Mismanagement of park bison has been a huge problem for ranchers near Yellowstone National Park — just ask anyone with an operation in the Designated Surveillance Area. Will the next step be a second DSA around the Fort Peck reservation?

This proposed transfer is doubly problematic because the bison in question would be classified as wild free-roaming bison, not livestock. That distinction makes all the difference in the world.

A livestock classification means that some entity is responsible for the animals. If they get out onto neighbor’s property then there’s someone to call to come and get them. And moreover, there’s someone liable to pay for any damage they cause.

It’s the opposite for wild bison. If they roam onto your property, then you eat the cost of any damage they cause, which can be substantial. As wildlife, there’s no one to call to come get them. Like any other wildlife, as a landowner you’re expected to tolerate them—but of course, bison are not like other wildlife.

+++++

**EXERCISE SET**
[A] Output the bison passage word for word from "A livestock classification" to "damage they cause.".
[B] Write the next part of the passage on wild bison and ranchers, picking up after its final sentence.
The records that follow come from a separate source.

**PROVIDED RECORDS**

+++++

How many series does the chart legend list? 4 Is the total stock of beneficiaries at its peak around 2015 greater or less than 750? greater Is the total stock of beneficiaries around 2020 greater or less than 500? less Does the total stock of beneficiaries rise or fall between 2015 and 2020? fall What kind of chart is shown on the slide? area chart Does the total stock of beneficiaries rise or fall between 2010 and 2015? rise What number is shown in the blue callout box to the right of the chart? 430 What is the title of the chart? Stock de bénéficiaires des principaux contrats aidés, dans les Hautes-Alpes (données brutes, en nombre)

+++++

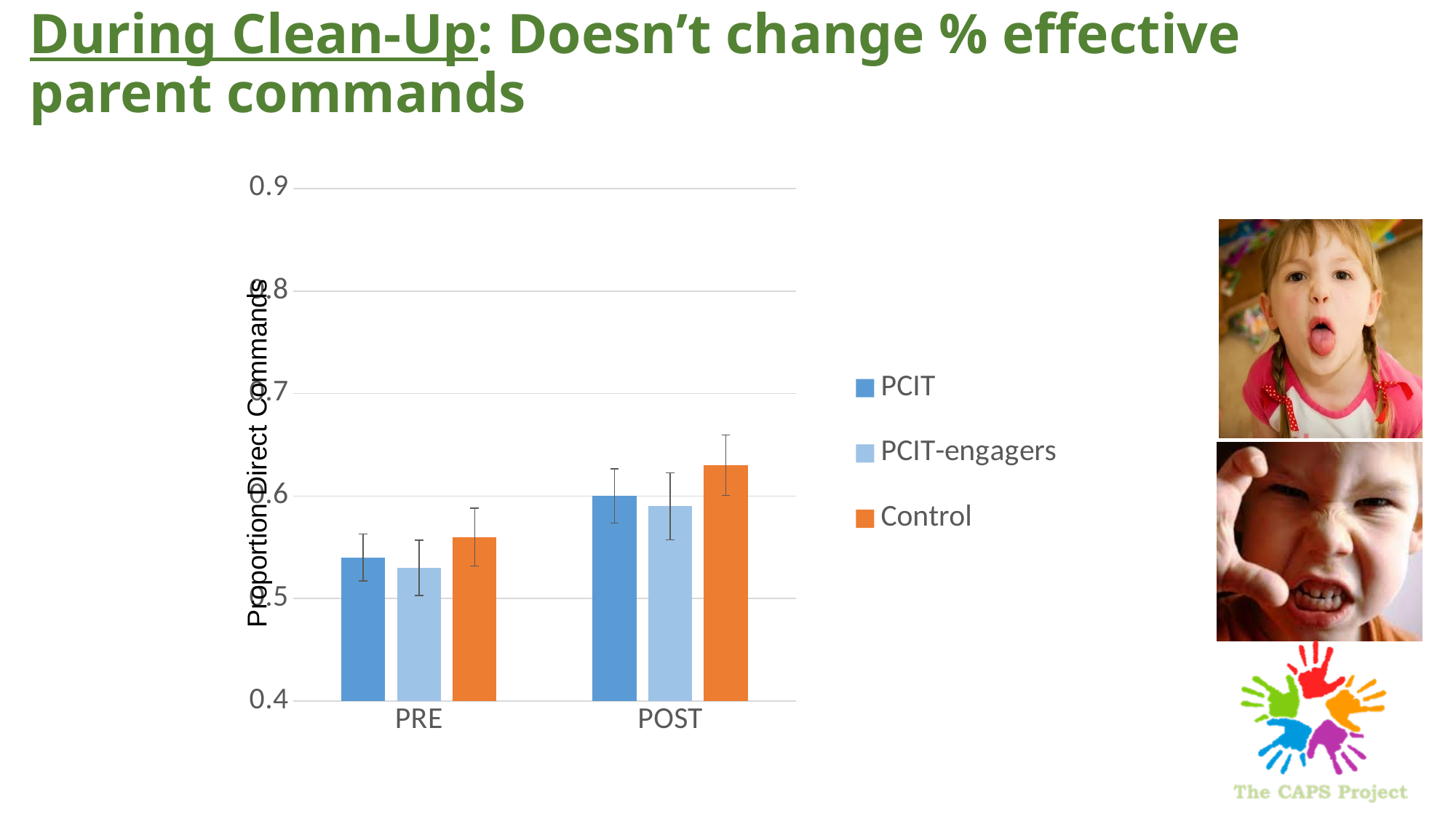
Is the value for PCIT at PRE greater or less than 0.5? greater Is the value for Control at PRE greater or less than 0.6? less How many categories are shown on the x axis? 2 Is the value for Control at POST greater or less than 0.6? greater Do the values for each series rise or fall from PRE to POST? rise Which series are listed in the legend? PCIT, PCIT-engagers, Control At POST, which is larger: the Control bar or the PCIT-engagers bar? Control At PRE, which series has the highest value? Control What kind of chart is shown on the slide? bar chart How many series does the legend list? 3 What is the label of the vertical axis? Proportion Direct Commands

+++++

**ANSWERS TO THE PROBLEMS**
[A]
A livestock classification means that some entity is responsible for the animals. If they get out onto neighbor’s property then there’s someone to call to come and get them. And moreover, there’s someone liable to pay for any damage they cause.

[B]
There would be far less opposition to this proposal if the Fort Peck Tribe were allowed to take YNP bison that had been quarantined and tested brucellosis-free, and if those bison were classified as livestock, not as wild, free-roaming animals. It’s simply short-sighted to suggest locating additional brucellosis testing facilities outside of the current DSA area, and transporting untested bison across the state.

The controversy comes with the mule-headed position by others — Montana FWP, the Park Service and myriad NGOs — that park bison must remain wild and free roaming. As long as that position persists, then any transferred bison can reasonably be expected to eventually end up on neighboring property and become a big problem for someone who never wanted them in the first place.

The Gazette got this one wrong. Transferring wild, free-roaming bison away from the park won’t fix any problems; it’ll actually make things worse in Montana.

We need to put this notion of establishing wild, free-roaming bison herds in Montana to rest.

Mark Robbins, of Roy, is the founder of Property Owners of Montana. The National Park Service is gathering public comments through Feb. 26 on an environmental assessment of alternatives that include transferring some bison that test negative for brucellosis to a quarantine facility.